Tengo que decir algo que siempre me conmueve de mis lectores across all channels: cuando paso una temporada sumergida en trabajo me recuerdan con lo que parece ser nostalgia y hambre de lectura que me toca publicar. Esta semana estoy de viaje más allá de nuestras fronteras y uno de mis incondicionales me ha sorprendido con la siguiente frase "yo que esperaba encontrarme esta mañana una entrada con fotos desde un puente y trenes". Pero esta vez no he tenido la suerte de conseguir hotel en el centro, y me conformo con una suite absurda (¿para qué quiero una habitación extra con sofá y minitele en una esquina, que parece adosada al dormitorio con el mero propósito de albergar guardaespaldas o alguna operacion encubierta del FBI, como en American Hustle?)

Y es que American Hustle es esta vez el modelo. Este hotel, por algún motivo, es sórdido en su concepción. Se diría diseñado para parecer sucio, desvencijado y decadente en el sentido casposo del término (nada de romanticismos trasnochados,es pura funcionalidad puesta al servicio del aburrimiento). No sé si es el tono crema de las paredes, ese toque empolvado de los tejidos, la ramploneria de la decoración o el hastío de su personal. No es que el servicio sea malo o el hotel sea un horror, pero cruzar sus puertas es como atravesar los límites de una dimensión desconocida sólo descrita en los libros.

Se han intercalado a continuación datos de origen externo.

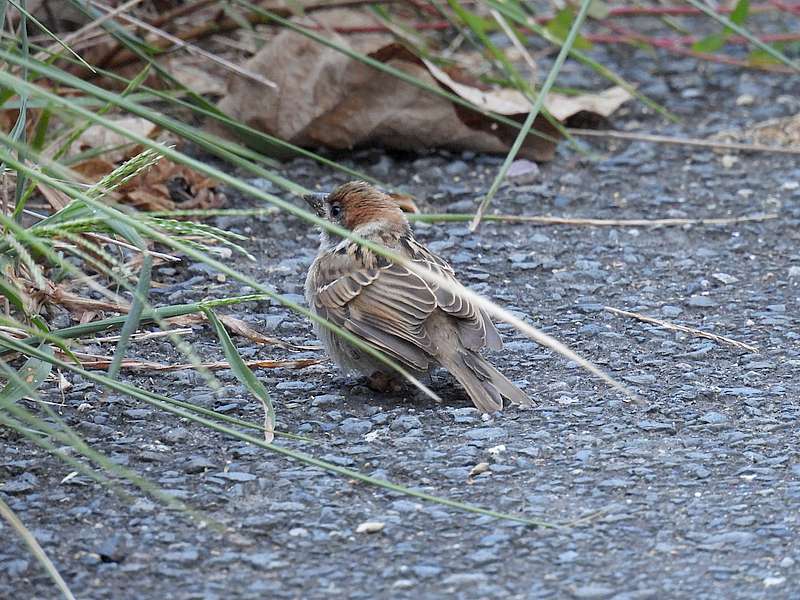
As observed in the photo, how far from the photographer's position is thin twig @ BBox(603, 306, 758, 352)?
4.73m

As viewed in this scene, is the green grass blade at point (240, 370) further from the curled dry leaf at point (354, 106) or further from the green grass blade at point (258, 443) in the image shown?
the curled dry leaf at point (354, 106)

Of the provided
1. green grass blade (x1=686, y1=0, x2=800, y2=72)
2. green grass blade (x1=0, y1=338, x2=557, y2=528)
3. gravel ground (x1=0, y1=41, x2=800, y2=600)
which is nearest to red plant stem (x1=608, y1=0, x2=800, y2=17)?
gravel ground (x1=0, y1=41, x2=800, y2=600)

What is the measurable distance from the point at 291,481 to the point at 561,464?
79cm

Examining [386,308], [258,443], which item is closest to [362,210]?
[386,308]

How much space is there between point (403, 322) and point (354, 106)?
2.44 meters

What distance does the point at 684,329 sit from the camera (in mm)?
4863

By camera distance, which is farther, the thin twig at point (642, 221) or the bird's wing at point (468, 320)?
the thin twig at point (642, 221)

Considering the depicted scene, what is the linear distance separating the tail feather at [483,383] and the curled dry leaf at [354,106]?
7.91ft

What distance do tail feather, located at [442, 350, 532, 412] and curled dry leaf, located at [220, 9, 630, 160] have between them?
2.41 m

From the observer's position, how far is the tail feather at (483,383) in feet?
13.7

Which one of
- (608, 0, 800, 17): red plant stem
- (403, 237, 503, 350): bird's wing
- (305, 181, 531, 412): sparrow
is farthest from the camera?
(608, 0, 800, 17): red plant stem

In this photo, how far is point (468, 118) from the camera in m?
6.66

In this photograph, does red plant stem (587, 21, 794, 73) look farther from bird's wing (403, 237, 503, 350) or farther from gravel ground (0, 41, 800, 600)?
bird's wing (403, 237, 503, 350)

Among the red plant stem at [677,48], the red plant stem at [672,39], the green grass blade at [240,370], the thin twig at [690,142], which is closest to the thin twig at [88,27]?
the green grass blade at [240,370]
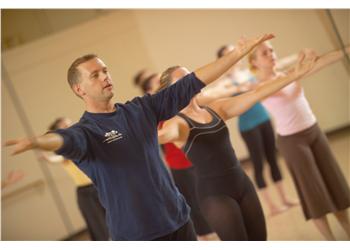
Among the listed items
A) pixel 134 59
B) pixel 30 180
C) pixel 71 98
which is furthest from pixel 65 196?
pixel 71 98

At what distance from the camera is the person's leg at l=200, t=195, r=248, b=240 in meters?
2.30

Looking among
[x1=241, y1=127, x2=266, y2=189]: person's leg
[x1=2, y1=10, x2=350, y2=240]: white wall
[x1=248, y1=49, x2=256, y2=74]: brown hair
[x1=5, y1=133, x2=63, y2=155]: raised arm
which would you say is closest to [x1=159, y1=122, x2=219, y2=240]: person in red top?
[x1=2, y1=10, x2=350, y2=240]: white wall

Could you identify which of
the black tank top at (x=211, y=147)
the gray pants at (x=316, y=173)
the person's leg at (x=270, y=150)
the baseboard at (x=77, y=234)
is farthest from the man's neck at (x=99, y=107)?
the person's leg at (x=270, y=150)

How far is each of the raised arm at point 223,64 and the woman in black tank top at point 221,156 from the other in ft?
0.98

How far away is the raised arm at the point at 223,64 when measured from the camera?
6.27 ft

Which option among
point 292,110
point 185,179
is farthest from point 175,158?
point 292,110

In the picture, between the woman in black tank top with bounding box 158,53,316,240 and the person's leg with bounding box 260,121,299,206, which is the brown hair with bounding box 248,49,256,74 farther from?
the person's leg with bounding box 260,121,299,206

Veo luces lejanas de pueblos o barrios desconocidos desde mi ventana del décimo piso, y aunque sólo puede haber supervivientes de naufragios empresariales como yo en el resto de habitaciones me cuesta no imaginarme a un escritor en cada celda poniendo en palabras estos mismo sentimientos. Hay tantas páginas de novelas dedicadas a habitaciones de hotel incapaces de alberga la vida humana, que cómo no vas a sentir que Humbert Humbert está en una de ellas (o quizás el mismo Nabokov dando paseos por la moqueta con las manos cruzadas a la espalda). William Burroughs fuma completamente inmóvil, o más bien deja que el último de una larga cadena de cigarrillos se deslíe en humo, tumbado sobre una colcha de hojas manuscritas con letra errática, y arrojadas al azar sobre el colchón. Henry James está sentado escribiendo en un cuaderno de papel suave y blanquísimo. A ratos se detiene y su mirada se pierde en las filigranas de la moqueta, que extiende sus geométricas trampas por todas las plantas como la del Hotel Overlook.

Jack Torrance ha bajado al bar y se sirve copas imaginarias en la barra mientras conversa con el huéspedes muertos.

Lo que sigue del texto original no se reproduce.